El vertiginoso desarrollo de la tecnología en torno a la inteligencia artificial pone a debate un tema que ya preocupa a especialistas en bioética: la fabricación de robots para amar o robots sexuales, diseñados para satisfacer toda la gama de deseos afectivos humanos, desde los luminosos hasta los más oscuros.
El sexo con androides está a la vuelta de la esquina, plantea el filósofo italiano Maurizio Balistreri (Roma, 1970) en su libro Sex Robot: El sexo y las máquinas, publicado en español, en una traducción de Francisco José Chaguaceda Alonso, para la colección Biblioteca Nueva de la editorial Malpaso, novedad bibliográfica ya disponible en librerías en México.
El especialista en sexualidad digital explica que los prototipos de aparatos para tener sexo son una realidad, “si bien algo toscos y poco sofisticados, pero pronto se producirán copias cada vez más similares a los humanos”.
Balistreri plantea que hay colegas, como David Levy, autor de Amor y sexo con robots, que afirman que no será necesario que un robot realmente nos ame, bastará “con que resulte creíble”; es decir, las máquinas deberán “tener un nivel muy alto de inteligencia ya que no sólo habrían de parecerse, sentir y actuar como los seres humanos o, al menos simular que lo hacen como seres humanos; los robots tendrían que ser también capaces de expresar emociones (artificiales), su estado de ánimo y su personalidad, de valorar la intensidad de nuestras emociones, de comprender nuestro estado de ánimo y de apreciar nuestra personalidad”.
Pero el autor desecha ese argumento y señala que “mientras no existan robots con una inteligencia que los haga no sólo capaces de tomar conciencia de sí mismos, sino también de sentir y compartir nuestros sentimientos, la idea de que pueda darse un amor auténtico entre un ser humano y un robot es más propia de la ciencia ficción”.
Pero enseguida revira: para enamorarnos no es imprescindible que nuestro amor sea correspondido; ahí están los adolescentes que aman a su estrella de rock, o los adultos con sus amores platónicos, o quienes continúan amando a sus parejas ya fallecidas. Entonces, enamorarse de un robot, “podría parecer extraño, pero no imposible. Si podemos amar a personas que no sienten lo mismo por nosotros o que han dejado de querernos, ¿acaso no podríamos enamorarnos de un robot?
Foto Afp
“El robot no nos podría amar y, sin embargo, esto no tiene por qué ser indispensable.

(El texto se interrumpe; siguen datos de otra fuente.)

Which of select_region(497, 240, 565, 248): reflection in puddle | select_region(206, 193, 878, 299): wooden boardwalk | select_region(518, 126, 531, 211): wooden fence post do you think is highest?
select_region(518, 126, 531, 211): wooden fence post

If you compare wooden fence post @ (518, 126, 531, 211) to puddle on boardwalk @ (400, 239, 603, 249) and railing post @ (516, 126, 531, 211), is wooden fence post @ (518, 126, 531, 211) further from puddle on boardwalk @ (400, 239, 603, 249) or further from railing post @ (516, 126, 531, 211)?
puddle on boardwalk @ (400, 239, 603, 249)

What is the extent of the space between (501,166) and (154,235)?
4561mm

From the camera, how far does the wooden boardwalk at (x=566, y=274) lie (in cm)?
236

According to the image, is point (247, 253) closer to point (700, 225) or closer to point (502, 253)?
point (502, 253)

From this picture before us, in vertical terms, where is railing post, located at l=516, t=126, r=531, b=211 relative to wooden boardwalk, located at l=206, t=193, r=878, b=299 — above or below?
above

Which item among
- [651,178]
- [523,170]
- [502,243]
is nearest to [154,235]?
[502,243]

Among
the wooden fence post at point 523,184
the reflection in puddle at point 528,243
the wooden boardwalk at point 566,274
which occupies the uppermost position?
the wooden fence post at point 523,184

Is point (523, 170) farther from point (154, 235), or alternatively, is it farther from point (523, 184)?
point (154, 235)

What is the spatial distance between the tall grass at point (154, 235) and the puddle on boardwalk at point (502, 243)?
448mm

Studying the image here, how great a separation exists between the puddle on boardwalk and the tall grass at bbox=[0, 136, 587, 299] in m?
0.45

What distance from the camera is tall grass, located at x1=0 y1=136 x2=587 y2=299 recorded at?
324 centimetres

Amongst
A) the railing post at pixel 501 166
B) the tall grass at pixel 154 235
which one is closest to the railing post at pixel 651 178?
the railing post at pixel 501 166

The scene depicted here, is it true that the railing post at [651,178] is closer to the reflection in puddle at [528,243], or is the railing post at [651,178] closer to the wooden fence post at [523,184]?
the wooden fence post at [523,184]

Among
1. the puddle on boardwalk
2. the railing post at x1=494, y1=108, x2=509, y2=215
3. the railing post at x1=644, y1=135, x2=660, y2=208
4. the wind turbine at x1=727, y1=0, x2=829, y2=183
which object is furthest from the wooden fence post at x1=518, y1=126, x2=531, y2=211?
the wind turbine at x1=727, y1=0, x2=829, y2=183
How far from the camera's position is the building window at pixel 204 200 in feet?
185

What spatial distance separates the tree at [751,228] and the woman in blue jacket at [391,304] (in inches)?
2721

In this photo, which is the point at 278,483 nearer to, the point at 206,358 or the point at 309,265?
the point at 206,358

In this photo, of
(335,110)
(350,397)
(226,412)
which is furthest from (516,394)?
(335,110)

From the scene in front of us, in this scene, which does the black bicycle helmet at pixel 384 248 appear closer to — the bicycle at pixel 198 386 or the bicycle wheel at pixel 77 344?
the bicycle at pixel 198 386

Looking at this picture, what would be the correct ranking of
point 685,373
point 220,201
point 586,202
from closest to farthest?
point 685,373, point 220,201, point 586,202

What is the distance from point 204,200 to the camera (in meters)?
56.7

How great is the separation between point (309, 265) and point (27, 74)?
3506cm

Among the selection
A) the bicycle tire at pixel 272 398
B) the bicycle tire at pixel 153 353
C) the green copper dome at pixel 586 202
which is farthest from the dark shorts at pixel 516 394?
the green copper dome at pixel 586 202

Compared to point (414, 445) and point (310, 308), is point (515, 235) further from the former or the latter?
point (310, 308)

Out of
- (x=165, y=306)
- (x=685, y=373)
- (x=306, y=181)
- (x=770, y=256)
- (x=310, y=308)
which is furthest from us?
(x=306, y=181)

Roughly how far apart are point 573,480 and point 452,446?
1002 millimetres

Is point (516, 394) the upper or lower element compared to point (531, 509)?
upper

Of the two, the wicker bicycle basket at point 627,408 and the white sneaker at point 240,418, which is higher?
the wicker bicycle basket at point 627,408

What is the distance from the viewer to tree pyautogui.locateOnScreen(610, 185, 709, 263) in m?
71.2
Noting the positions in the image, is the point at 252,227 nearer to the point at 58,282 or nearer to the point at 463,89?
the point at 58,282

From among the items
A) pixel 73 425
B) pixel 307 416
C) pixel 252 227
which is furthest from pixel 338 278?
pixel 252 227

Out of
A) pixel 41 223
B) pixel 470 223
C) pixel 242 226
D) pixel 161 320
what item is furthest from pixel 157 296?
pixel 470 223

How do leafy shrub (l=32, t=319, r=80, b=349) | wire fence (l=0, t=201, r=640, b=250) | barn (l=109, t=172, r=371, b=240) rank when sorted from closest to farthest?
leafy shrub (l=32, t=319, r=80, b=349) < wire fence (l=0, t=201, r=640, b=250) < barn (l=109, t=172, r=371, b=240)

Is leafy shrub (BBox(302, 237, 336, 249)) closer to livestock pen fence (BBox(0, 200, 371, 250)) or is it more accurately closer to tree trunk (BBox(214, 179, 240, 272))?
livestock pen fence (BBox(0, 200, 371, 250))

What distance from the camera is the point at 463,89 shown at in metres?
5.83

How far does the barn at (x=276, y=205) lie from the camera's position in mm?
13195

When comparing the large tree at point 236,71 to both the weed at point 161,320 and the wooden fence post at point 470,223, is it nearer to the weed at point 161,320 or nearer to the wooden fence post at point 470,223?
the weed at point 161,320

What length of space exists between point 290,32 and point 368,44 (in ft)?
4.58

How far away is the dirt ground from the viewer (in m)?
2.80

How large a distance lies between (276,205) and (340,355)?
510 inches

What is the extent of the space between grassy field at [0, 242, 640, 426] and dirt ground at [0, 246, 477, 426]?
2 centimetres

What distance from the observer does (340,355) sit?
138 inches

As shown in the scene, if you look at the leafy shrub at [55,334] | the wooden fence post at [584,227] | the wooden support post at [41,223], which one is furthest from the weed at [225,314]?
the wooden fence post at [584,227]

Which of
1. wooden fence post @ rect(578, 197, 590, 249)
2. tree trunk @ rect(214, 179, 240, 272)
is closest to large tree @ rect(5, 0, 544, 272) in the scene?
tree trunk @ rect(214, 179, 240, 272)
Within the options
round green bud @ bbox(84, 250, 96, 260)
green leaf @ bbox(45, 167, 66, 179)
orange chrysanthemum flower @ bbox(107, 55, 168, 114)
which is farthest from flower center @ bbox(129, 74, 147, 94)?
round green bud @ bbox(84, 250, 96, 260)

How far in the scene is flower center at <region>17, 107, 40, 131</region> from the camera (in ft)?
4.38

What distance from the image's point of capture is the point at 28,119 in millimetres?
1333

En cualquier caso, el avance de las tecnologías robóticas y de la inteligencia artificial permitirían que un robot fuera capaz de responder adecuadamente a nuestros estímulos, a pesar de carecer de sentimientos o de no tener capacidades empáticas.”
Para quien aún duda que sea difícil que un ser humano “se encariñe” con una máquina, en el libro se describe lo sucedido hace apenas unos pocos años con los animales virtuales conocidos como Tamagochis, cuando vimos a personas de todas las edades desviviéndose por el bienestar de su mascota virtual.
Si bien la época de los Tamagochis “ya quedó atrás, el fenómeno del apego a la realidad virtual sigue presente (…) Los niños establecen lazos significativos con sus peluches y sus muñecas, los consideran y tratan como a seres vivos. Este fenómeno se ha observado al estudiar el uso de los robots en el ámbito de los cuidados y la asistencia a personas ancianas. Éstas saben que los robots no son auténticos seres humanos, pero tampoco creen que sean simples máquinas. Llegan a considerar que son una responsabilidad suya, a tratarlos como a un amigo o, en ocasiones excepcionales, como si fueran sus parejas”.
El profesor de la Universidad de Turín considera que la posibilidad de enamorarnos de un robot dependerá también de cómo sean percibidos a futuro en la sociedad, pues “a medida que aumente su aceptación social, sería más sencillo tener relaciones con ellos”, ya que a la mayoría de las personas le preocupa qué piensa la sociedad de su orientación sexual.
“Si las relaciones con robots se considerasen expresión de un proceder moral discutible, por ejemplo las tendencias antisociales o misóginas, e incluso se los considerara inductores de la violencia sexual contra mujeres, el amor por un robot podría ser percibido como una grave forma de patología sexual. En este caso, las personas quizá seguirían enamorándose de robots, pero vivirían ocultos por miedo a ser juzgados y, sobre todo, castigados”.
El ensayo concluye, entre otras, con la idea de que es posible “que la producción de robots sexuales contribuya al descubrimiento de nuevos modelos sexuales y abra posibilidades al placer que aún no somos capaces de imaginar”.